Non sono state fornite spiegazioni ufficiali, ma stando a quanto diramato anche dalla redazione di Metro, le autorità sudcoreane hanno fatto irruzione negli uffici Apple, proprio nell’imminenza del lancio di iPhone X. Sotto inchiesta dovrebbero essere alcune politiche commerciali della società. Il rapporto collega infatti il raid ad una più ampia indagine condotta dalle autorità locali su presunti contratti “sleali” tra Apple e le aziende sudcoreane. Per questo, gli investigatori avrebbero chiesto ai funzionari di Apple delucidazioni in merito alle sue pratiche commerciali, anche se ad oggi non risulta chiaro se siano stati sequestrati, o meno, documenti vari.
In particolare, l’indagine sarebbe partita già lo scorso anno, e avrebbe riguardato nello specifico le condizioni contrattuali che Apple impone ai vettori di accettare per poter vendere iPhone. Quasi certamente, si tratta di un problema che la Fair Trade Commission della Corea del Sud riteneva di dover rettificare. Tra le condizioni imposte da Apple ai vettori, ad esempio, l’acquisto di un numero minimo di iPhone e l’imposizione di condividere gli oneri dei costi di riparazione.
I più maliziosi, però, potrebbero pensare ad altre motivazioni dietro al blitz. Ed infatti, il raid sarebbe coinciso con il lancio di iPhone X nella regione: che sia stato un modo per favorire i brand locali, come ad esempio Samsung? Del resto il governo è sempre stato attento alle problematiche relative alla concorrenza: in passato, nel momento in cui Apple deteneva il 33% della quota di mercato smartphone del paese, fu creata una vera e propria task force per comprendere se l’importazione di smartphone stranieri stesse danneggiando le imprese locali.

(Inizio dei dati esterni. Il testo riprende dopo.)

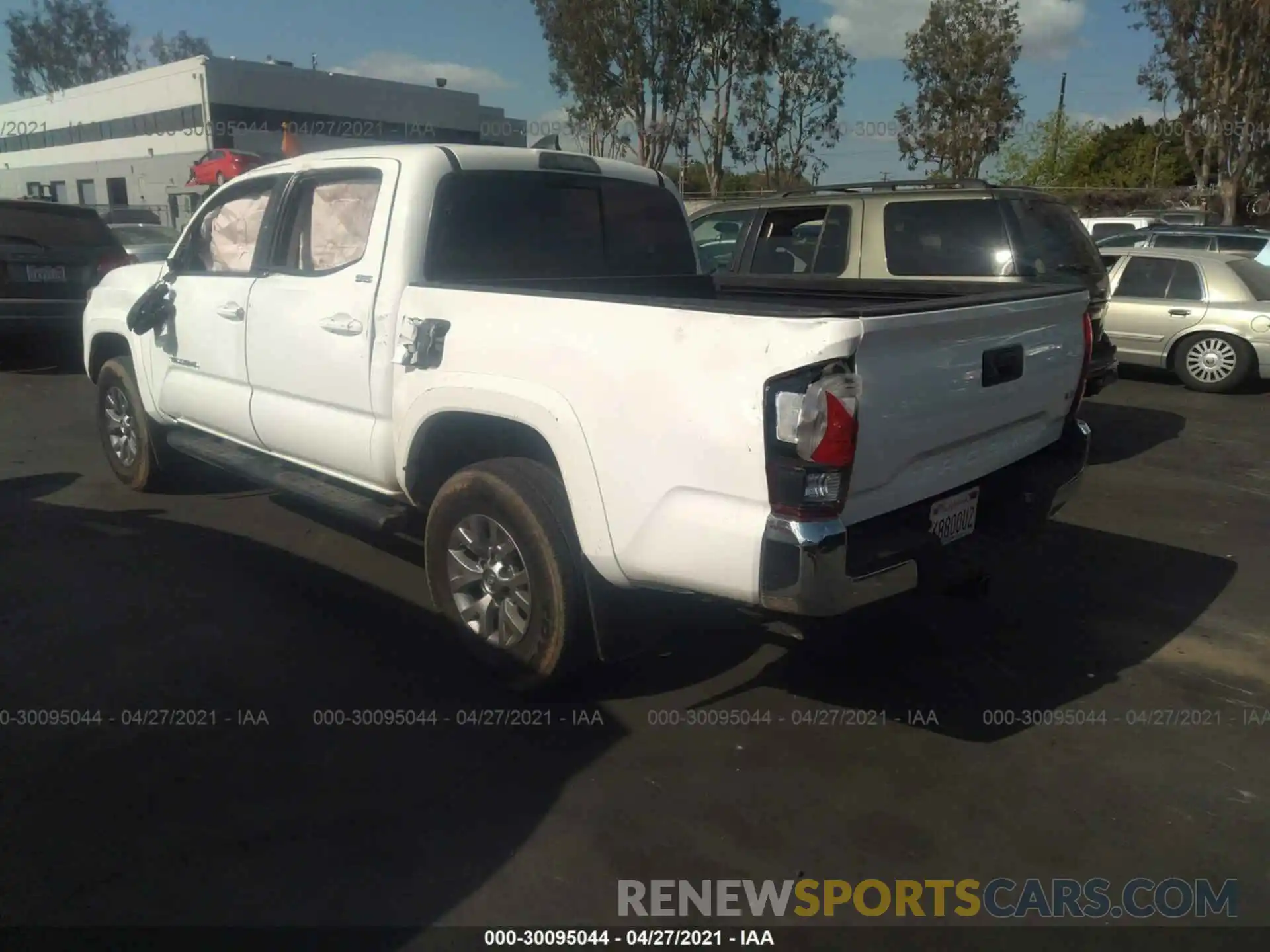 3 Photograph of a damaged car 5TFAZ5CN4KX083473 TOYOTA TACOMA 2WD 2019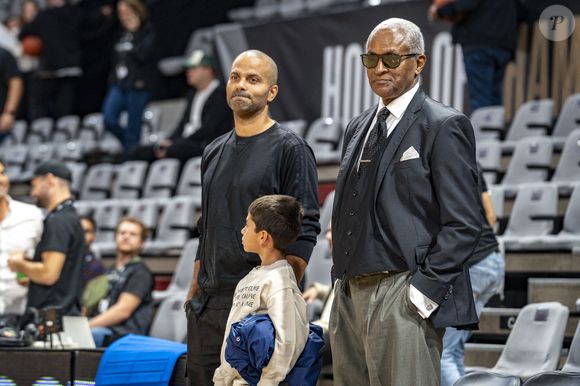 Tony Parker avec son fils Josh et son père Tony Parker Sr - Basket-ball : Betclic Elite - Villeurbanne Vs Nancy (115-71) à l'Astroballe de Villeurbanne le 28 septembre 2025. © Sandrine Thesillat / PsNewZ/Bestimage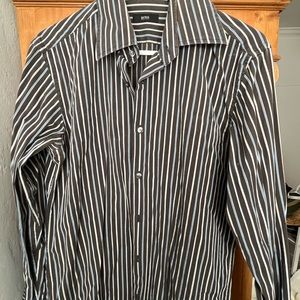 Boss sz 15 1/2  32/33 beautiful striped shirt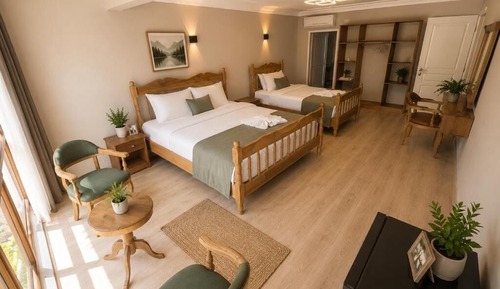 Apartment, Patio, Lake View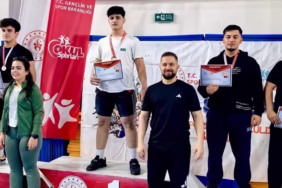 Ispartalı Öğrencilerden Kick Boks Türkiye Şampiyonasında Büyük Başarı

Tale comportamento, però, venne criticato da alcuni enti governativi, perché avrebbe potuto portare ad una vera e propria minaccia per la redditività delle aziende straniere che operano nel paese. Negli ultimi anni, poi, il governo della Corea del Sud è stato interessato da indagini che hanno portato ad alcuni arresti, come quello del leader di Samsung, accusato proprio di corruzione. Nell’agosto scorso, infine, la condanna di Jay Y. Lee a cinque anni di prigione, dopo un processo durato sei mesi.